Marcelo Tosatti wrote:
> I don't think the first qemu_aio_flush() is necessary because the fsync
> request will be enqueued after pending ones: 
> 
>        aio_fsync() function does a sync on all outstanding
>        asynchronous I/O operations associated with
>        aiocbp->aio_fildes.
>
>        More precisely, if op is O_SYNC, then all currently queued
>        I/O operations shall be completed as if by a call of
>        fsync(2), and if op is O_DSYNC, this call is the asynchronous
>        analog of fdatasync(2).  Note that this is a request only —
>        this call does not wait for I/O completion.
> 
> glibc sets the priority for fsync as 0, which is the same priority AIO
> reads and writes are submitted by QEMU.

Do AIO operations always get executed in the order they are submitted?

I was under the impression this is not guaranteed, as relaxed ordering
permits better I/O scheduling (e.g. to reduce disk seeks) - which is
one of the most useful points of AIO.  (Otherwise you might as well
just have one worker thread doing synchronous IO in order).

> _Directions_: Write out the passage of the AIO ordering message word for word, everything from "I was under" down to "IO in order).".

> _Information shown_:
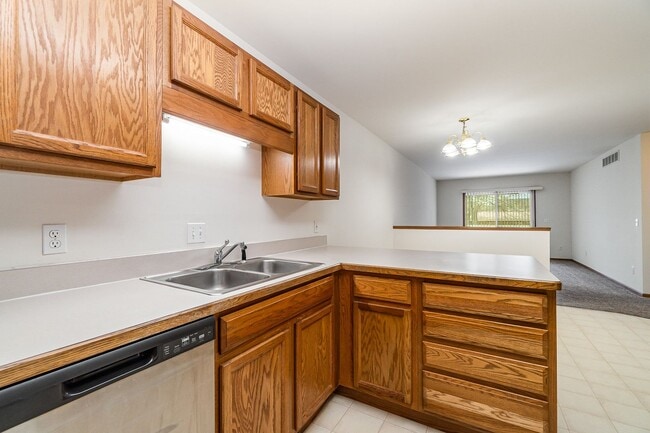 Building Photo - 2429 Morning Dawn Dr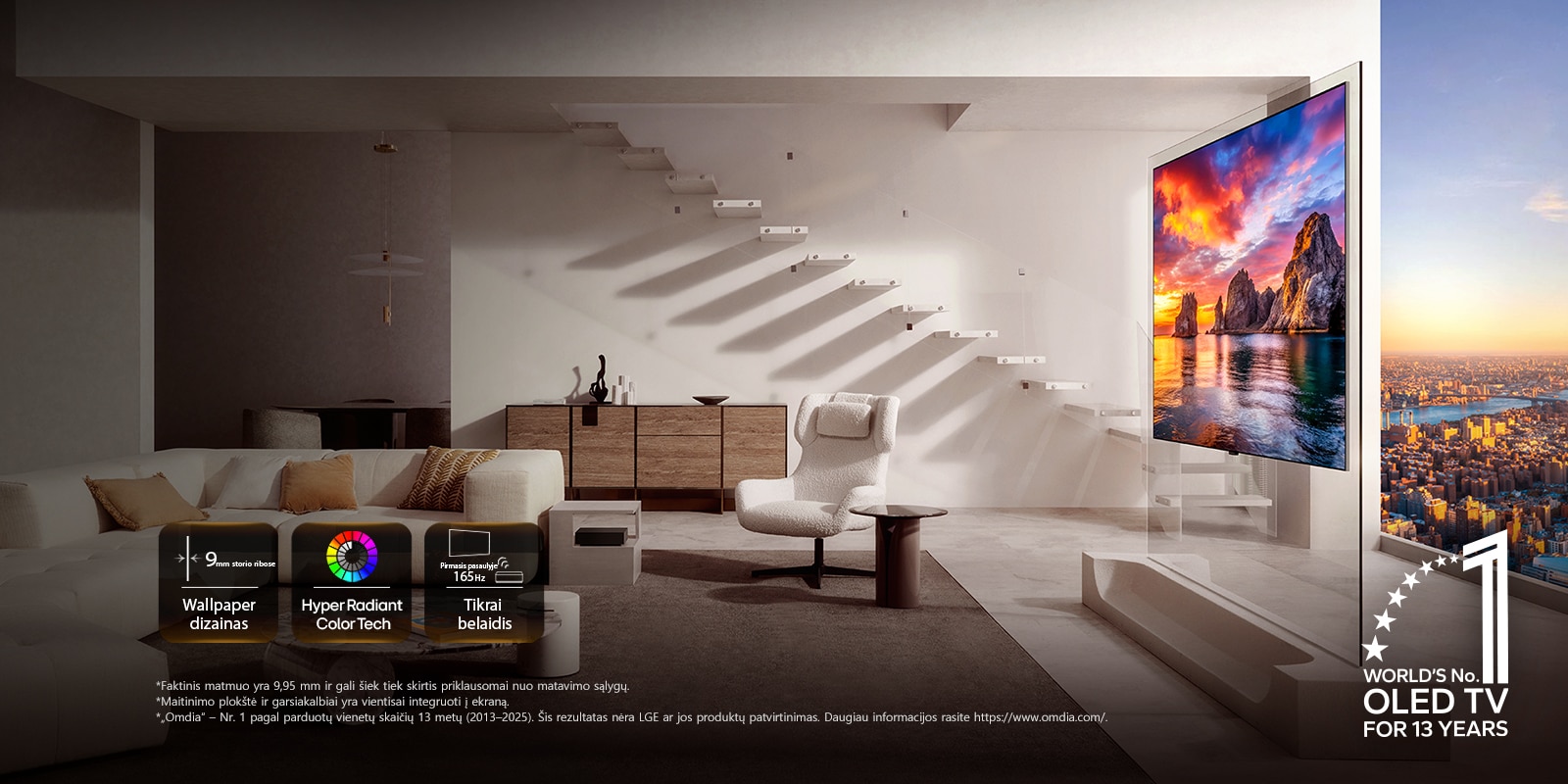 „LG OLED evo AI W6 Wallpaper TV“ sumontuotas svetainėje su miesto vaizdu; ekrane rodoma ryški saulėlydžio pakrantės scena, o ekrano piktogramos skelbia: „9 mm diapazono plonas Wallpaper dizainas“, „Hyper Radiant Color Tech“ ir „Pasaulyje pirmasis 165 Hz True Wireless“ ir ženklelis „World's No1 OLED for 13 Years“.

> _Answer section_:
I was under the impression this is not guaranteed, as relaxed ordering
permits better I/O scheduling (e.g. to reduce disk seeks) - which is
one of the most useful points of AIO.  (Otherwise you might as well
just have one worker thread doing synchronous IO in order).